1. There is so much you have to do for yourself, other than your laundry.
Laundry became the least of my problems once I started living on my own. Having to schedule everything by myself was one of the biggest adjustments that I had to make. Classes, hanging out with friends, and staying healthy were all things that I had never had to juggle on my own, and suddenly no one was there to organize my responsibilities for me. You also have to start fighting for yourself for things that you deserve. Sometimes a simple email asking a question about a grade or extra credit can show initiative and can get you what you want without too much effort. Learning to follow through on small tasks like that took me a little while to learn, but has proven integral to maintaining good grades and relations with professors.
2. Drama in college can become very real, very fast.

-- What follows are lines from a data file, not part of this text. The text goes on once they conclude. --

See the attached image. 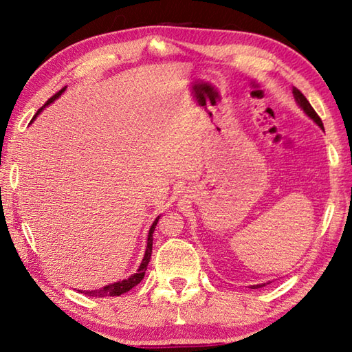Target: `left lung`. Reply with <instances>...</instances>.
<instances>
[{"label":"left lung","instance_id":"obj_1","mask_svg":"<svg viewBox=\"0 0 352 352\" xmlns=\"http://www.w3.org/2000/svg\"><path fill=\"white\" fill-rule=\"evenodd\" d=\"M294 96H295V100L296 102H298V105L302 108V111L306 113L311 120H314L319 128L321 129H324V124H322V120H321V117H319L318 114H316V111L314 110V107L310 105V102L309 100L306 99V96L302 95V93L296 89V87H294ZM262 286H265V283H262V285H253L252 286V289H257V287H262Z\"/></svg>","mask_w":352,"mask_h":352}]
</instances>
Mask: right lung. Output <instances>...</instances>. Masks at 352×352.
Listing matches in <instances>:
<instances>
[{
  "label": "right lung",
  "instance_id": "right-lung-1",
  "mask_svg": "<svg viewBox=\"0 0 352 352\" xmlns=\"http://www.w3.org/2000/svg\"><path fill=\"white\" fill-rule=\"evenodd\" d=\"M65 89H66V87H63L58 93H56V95H54L51 99L46 100V104H45L42 108H38V111L34 114L33 120L36 119L37 114L41 113L46 105H50L51 102H54V100H56V99L61 95V93L65 91ZM33 120H31V122H33ZM158 220H160V217H156V220L153 221L152 228H151V230H149V235H147L146 253H144V257H143V261H142V265H140V267H138L135 274H132L129 278L122 280V282H116V283L107 285V286L100 287V289H96V291H80V292H82V294H85V295H89V296H96V298H104V296H119V295H122V294H124V292L131 291L132 287L137 286L140 282H142V280L144 278V272H146V270H147V265H149V261H151L152 244H153V230H155V228H156V224H158Z\"/></svg>",
  "mask_w": 352,
  "mask_h": 352
}]
</instances>
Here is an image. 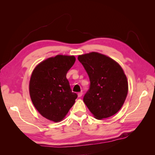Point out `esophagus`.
<instances>
[{"label": "esophagus", "mask_w": 155, "mask_h": 155, "mask_svg": "<svg viewBox=\"0 0 155 155\" xmlns=\"http://www.w3.org/2000/svg\"><path fill=\"white\" fill-rule=\"evenodd\" d=\"M82 95H83V92H79V93L78 94V97H81V96H82Z\"/></svg>", "instance_id": "1"}]
</instances>
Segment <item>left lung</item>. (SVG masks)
I'll return each instance as SVG.
<instances>
[{
	"instance_id": "8db88e82",
	"label": "left lung",
	"mask_w": 155,
	"mask_h": 155,
	"mask_svg": "<svg viewBox=\"0 0 155 155\" xmlns=\"http://www.w3.org/2000/svg\"><path fill=\"white\" fill-rule=\"evenodd\" d=\"M90 79L83 101L96 119L109 118L123 106L128 92V82L124 70L114 60L97 52L78 58Z\"/></svg>"
}]
</instances>
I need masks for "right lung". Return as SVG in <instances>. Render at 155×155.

High school drama is a thing of the past. In high school, if one person liked someone else, it was all over the school and everyone would invest themselves entirely into it; in college, however, problems that people tend to hear about are the ones that are the most harmful. Relationships become more adult, and the trivial drama tends to fall away, revealing meaningful growth opportunities taken advantage of, or missed. Problems that affect college freshmen become more real, as there are no adults around to help you solve them. Resourcefulness in that aspect becomes a sort of acquired skill, for better and for worse.
3. Even though some colleges are big, they can get really small.

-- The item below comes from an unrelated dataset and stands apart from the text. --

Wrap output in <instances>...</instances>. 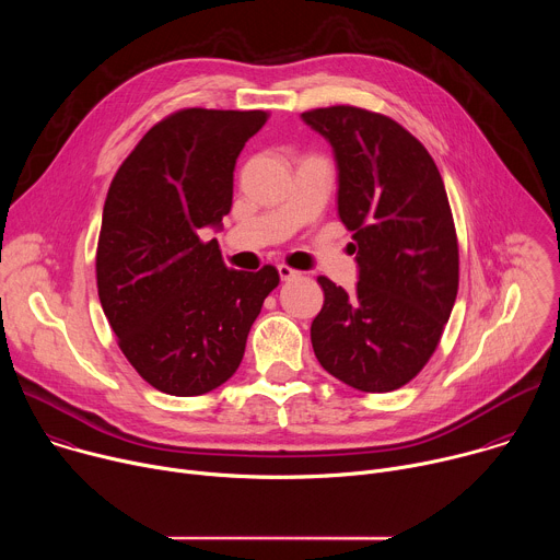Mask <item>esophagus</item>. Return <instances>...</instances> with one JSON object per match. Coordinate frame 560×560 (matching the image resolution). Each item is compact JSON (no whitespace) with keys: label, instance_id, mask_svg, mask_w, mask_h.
Masks as SVG:
<instances>
[{"label":"esophagus","instance_id":"34e87169","mask_svg":"<svg viewBox=\"0 0 560 560\" xmlns=\"http://www.w3.org/2000/svg\"><path fill=\"white\" fill-rule=\"evenodd\" d=\"M277 270H279V279H281V281H290V279L299 277V272H296L294 268H290V266H283V264H281Z\"/></svg>","mask_w":560,"mask_h":560}]
</instances>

Packing everyone that you went to high school with into the same building can make you feel absolutely trapped. Coming to college, personally, I wanted to maintain as many high school relationships as possible while still branching out and meeting new people. How was I supposed to do that when I only saw people that I already knew? This problem usually subsides after a couple of months, as people go out of their way to form new friendships and relationships. Staying instate made it harder to branch out past the hundreds of people who came to college from my area, but it was still possible to form friendships with people who weren't previously connected to me at all. It just took some time.

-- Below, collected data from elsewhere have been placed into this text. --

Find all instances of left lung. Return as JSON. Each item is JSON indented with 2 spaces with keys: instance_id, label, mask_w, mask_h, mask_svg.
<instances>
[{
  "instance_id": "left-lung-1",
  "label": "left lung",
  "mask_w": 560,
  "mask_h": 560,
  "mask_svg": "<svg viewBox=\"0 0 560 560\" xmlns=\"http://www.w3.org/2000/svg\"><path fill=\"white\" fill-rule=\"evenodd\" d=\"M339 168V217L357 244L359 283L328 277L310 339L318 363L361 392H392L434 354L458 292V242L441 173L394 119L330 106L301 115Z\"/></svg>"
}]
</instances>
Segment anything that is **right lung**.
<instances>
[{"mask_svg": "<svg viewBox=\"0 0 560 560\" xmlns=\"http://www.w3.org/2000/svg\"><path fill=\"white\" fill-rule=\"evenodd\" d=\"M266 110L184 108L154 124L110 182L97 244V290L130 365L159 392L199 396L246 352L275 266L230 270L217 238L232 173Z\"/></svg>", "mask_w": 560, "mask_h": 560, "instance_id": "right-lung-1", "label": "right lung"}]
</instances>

4. You’re going to miss home.
Especially during second semester, I found myself becoming homesick for my house, my dogs, and my family. It's intense when you're thrown into a shoebox and expected to live on your own, usually for the first time. Your house becomes less and less of a home as your new life develops, and suddenly neither the dorm nor your home really feels like your place anymore. It's really the people that you surround yourself with that will help you feel like you belong somewhere.
5. Your mindset is what is going to define your experience.
I know plenty of people who came into college intent on hating it. They did not go to the school that they had planned on, and were focused on having the worst time possible so that they could have a reason to transfer to the place that they had planned on going. Why make yourself miserable for ten months of your life? If you focus on being in the moment wherever you are, you are bound to be fulfilled, even if you don't get into where you thought you were supposed to go.
6. After living on your own for ten months, living at home for the summer is going to be hard.
I am bored. I have no schoolwork during the summer to attend to, and my job does not take up a huge part of my day. There is a longing to return to the life that I had been living this past semester, to get back to where I had more purpose and I was surrounded by the friends I had made in school. Once everyone moves back home, we are all scattered, far away from the people we had gotten used to living floors away from. Making the most of your time, either through a job, a study abroad, or summer school can help fill your time and make your summer worthwhile.
7. You’re going to find people who love you for who you are and not some other version of yourself, so keep it real.
This is probably the biggest thing I wish someone would have told me. Sometimes, when meeting new people, I feel the need to be a little fake with them, only because I want them to like me. What no one told me that I say now is that it doesn't matter if people in college dislike the real you, because it is so easy to find people who do. No matter who you are, there is definitely a crowd of people for you.